→ WHAT TO DO
Show each line of the material below that contains the word "vertical".

◆ ◆ ◆ ◆ ◆ ◆ ◆

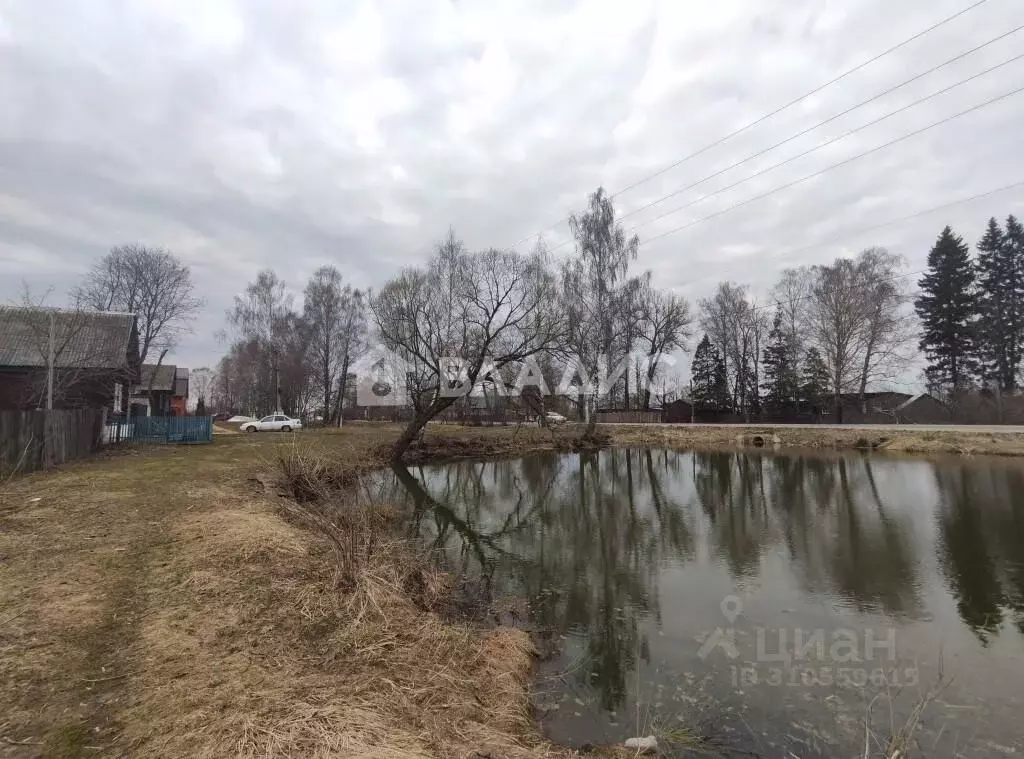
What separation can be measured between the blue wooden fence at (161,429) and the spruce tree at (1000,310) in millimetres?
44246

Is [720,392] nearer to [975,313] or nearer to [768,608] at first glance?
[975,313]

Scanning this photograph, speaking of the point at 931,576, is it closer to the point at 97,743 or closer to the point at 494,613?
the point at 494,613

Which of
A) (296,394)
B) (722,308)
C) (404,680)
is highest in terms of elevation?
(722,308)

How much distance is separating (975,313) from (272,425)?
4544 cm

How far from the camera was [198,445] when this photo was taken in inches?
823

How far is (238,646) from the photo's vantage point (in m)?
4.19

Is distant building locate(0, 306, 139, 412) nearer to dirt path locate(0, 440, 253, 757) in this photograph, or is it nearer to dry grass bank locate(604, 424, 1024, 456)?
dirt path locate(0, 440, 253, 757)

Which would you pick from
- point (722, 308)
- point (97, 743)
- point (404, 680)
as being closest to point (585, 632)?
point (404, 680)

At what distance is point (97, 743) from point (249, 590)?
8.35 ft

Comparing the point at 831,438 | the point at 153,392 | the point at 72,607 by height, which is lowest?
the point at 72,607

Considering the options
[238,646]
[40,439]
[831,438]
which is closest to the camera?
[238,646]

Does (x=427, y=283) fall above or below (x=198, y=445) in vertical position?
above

◆ ◆ ◆ ◆ ◆ ◆ ◆

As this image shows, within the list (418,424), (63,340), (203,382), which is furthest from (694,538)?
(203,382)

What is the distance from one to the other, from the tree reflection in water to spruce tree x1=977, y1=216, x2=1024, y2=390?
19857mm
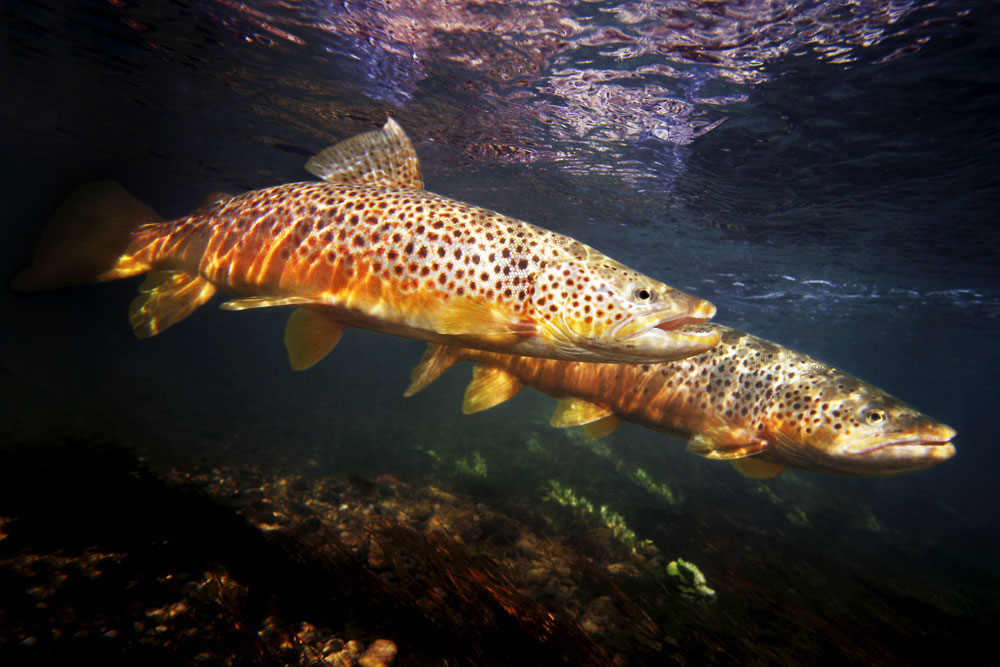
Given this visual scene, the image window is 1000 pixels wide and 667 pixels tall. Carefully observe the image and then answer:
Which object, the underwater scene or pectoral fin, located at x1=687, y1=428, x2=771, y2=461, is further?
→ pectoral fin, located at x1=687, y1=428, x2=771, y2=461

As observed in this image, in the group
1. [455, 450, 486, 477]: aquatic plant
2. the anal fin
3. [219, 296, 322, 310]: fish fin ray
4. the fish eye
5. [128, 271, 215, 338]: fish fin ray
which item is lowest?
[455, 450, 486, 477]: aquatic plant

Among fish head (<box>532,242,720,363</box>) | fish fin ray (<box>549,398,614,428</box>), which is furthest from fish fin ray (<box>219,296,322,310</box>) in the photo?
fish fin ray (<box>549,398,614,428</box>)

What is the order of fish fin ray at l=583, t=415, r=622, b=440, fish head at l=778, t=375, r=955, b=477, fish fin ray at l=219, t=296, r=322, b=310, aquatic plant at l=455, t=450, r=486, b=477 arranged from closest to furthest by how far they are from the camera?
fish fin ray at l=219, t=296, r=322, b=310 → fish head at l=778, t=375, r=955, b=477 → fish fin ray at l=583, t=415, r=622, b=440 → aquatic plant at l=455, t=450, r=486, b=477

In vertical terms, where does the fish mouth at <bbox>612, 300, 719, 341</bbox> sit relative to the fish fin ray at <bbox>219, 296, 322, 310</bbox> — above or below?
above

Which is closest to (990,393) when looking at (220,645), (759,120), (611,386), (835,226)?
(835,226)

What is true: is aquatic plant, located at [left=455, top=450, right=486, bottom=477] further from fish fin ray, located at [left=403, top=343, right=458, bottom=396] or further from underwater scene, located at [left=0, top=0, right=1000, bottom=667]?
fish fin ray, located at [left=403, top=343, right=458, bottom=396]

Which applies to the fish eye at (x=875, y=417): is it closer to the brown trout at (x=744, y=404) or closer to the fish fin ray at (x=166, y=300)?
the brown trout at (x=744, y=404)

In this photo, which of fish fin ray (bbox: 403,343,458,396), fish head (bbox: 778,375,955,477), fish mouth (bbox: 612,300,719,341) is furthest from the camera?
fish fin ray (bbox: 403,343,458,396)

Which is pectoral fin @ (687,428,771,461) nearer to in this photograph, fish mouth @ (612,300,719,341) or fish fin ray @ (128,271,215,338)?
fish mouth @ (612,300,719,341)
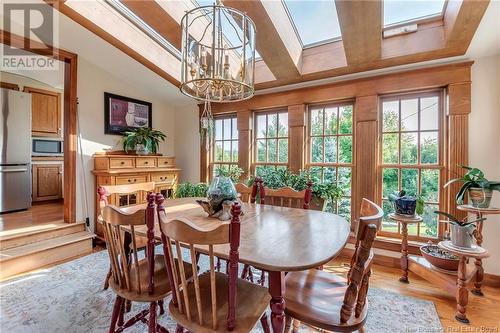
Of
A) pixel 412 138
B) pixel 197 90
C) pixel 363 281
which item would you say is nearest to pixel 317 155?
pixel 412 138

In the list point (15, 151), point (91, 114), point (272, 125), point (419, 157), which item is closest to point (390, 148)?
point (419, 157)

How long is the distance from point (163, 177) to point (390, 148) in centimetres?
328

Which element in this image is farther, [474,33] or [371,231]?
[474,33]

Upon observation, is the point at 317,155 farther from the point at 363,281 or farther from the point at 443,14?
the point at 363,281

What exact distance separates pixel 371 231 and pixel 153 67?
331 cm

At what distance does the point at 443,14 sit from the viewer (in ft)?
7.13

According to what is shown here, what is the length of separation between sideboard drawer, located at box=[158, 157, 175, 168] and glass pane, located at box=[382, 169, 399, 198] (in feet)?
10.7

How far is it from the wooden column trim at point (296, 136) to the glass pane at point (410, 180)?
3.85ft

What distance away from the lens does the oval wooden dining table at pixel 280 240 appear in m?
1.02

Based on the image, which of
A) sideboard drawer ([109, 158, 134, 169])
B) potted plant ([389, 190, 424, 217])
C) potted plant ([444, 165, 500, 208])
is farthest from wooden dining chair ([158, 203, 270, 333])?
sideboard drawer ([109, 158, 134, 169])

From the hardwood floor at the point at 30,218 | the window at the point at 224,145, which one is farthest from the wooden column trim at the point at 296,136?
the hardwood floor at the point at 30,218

◆ ◆ ◆ ◆ ◆ ◆ ◆

→ EXERCISE SOLUTION
Does (x=427, y=283) fall above or below (x=198, y=445) in vertical position?
In vertical terms, where does the fish mouth at <bbox>612, 300, 719, 341</bbox> sit relative to the fish fin ray at <bbox>219, 296, 322, 310</bbox> — above or below?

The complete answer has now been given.